Hate It: GDPR Doesn’t Build Consensus
You’ve heard it said, “when in Rome, do as the Romans.” We all know that when we cross a border, we will have to change our attitudes and actions based on a new set of expectations (and even laws). And these differences are what makes the experience of traveling to other places so exhilarating and exciting.
But what happens when one government demands to enforce its laws and norms through other governments? Should an American assume that American laws and cultural norms will govern him or herself in Spain, India or Thailand? These have formerly been rhetorical questions and classroom thought exercises, but are now very real considerations.
The way that the world has historically solved global problems has been with consensus-building so that a plurality of governments (and judicial systems, by extension) are on the same page, but GDPR only offers a unilateral approach. If such a global problem truly demanded a proper global response, then surely global consensus would have been an appropriate approach.
Fortunately, as written, the legislation does provide some loose guidelines for non-European organizations to determine if they could be in the enforcement cross-hairs: the language used on their website, the top-level domain name (like .fr or .it instead of .com), the currency they display and mentions of specific European clients and customers in their website content.

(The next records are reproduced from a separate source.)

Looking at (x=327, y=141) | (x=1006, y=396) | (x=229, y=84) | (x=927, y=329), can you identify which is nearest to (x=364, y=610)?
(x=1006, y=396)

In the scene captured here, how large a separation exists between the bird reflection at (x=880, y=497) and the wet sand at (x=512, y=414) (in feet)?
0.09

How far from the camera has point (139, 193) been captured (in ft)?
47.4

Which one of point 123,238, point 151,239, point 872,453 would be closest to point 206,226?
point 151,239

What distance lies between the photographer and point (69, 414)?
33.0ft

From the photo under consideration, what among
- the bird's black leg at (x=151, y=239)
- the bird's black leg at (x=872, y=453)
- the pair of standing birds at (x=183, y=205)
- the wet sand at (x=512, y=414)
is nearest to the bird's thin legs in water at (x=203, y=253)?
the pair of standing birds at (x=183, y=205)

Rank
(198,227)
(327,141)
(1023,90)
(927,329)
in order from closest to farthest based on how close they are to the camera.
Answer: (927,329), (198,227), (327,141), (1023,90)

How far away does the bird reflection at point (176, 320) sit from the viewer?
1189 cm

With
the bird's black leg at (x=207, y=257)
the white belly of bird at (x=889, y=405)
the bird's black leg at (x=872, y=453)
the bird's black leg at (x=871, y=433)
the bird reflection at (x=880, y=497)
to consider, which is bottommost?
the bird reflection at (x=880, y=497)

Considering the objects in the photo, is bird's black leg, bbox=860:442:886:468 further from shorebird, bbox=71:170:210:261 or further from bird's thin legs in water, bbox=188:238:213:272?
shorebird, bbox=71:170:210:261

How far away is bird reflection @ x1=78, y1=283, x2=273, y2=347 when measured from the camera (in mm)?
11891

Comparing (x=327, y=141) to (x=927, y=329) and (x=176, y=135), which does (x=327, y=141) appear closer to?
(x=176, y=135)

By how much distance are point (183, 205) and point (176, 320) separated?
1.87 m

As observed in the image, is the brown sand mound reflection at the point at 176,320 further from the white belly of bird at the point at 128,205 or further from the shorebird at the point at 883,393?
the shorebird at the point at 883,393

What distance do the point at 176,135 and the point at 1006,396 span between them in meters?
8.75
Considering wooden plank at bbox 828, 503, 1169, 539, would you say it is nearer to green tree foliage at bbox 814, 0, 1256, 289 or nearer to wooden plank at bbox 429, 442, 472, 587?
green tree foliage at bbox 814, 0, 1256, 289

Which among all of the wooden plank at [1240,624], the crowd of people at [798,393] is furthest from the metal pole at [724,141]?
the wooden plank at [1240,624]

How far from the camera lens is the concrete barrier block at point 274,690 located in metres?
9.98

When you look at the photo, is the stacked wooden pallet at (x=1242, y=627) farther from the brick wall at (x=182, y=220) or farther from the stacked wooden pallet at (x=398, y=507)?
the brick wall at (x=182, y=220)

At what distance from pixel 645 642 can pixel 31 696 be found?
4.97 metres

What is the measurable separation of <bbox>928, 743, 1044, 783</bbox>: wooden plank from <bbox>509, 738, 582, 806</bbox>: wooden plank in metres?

As a marketing agency, Nebo cannot offer legal advice or give clients legal advice as to how they could, or should, comply with the GDPR legislation. But at Nebo we do have some amazing design expertise, and we believe in building user experiences that astonish our clients and their customers, no matter what regulations they face … whether privacy or accessibility. Our human-centered approach aims to put the website visitor first, taking into account their needs, desires and aspirations, which includes privacy rights. And, gosh darn, we’ll just keep doing that!
Disclaimer: this article is an opinion of a complex legal issue and cannot be construed to be legal advice. Consult a qualified legal counselor for questions about the Global Data Protection Regulation or other regulations.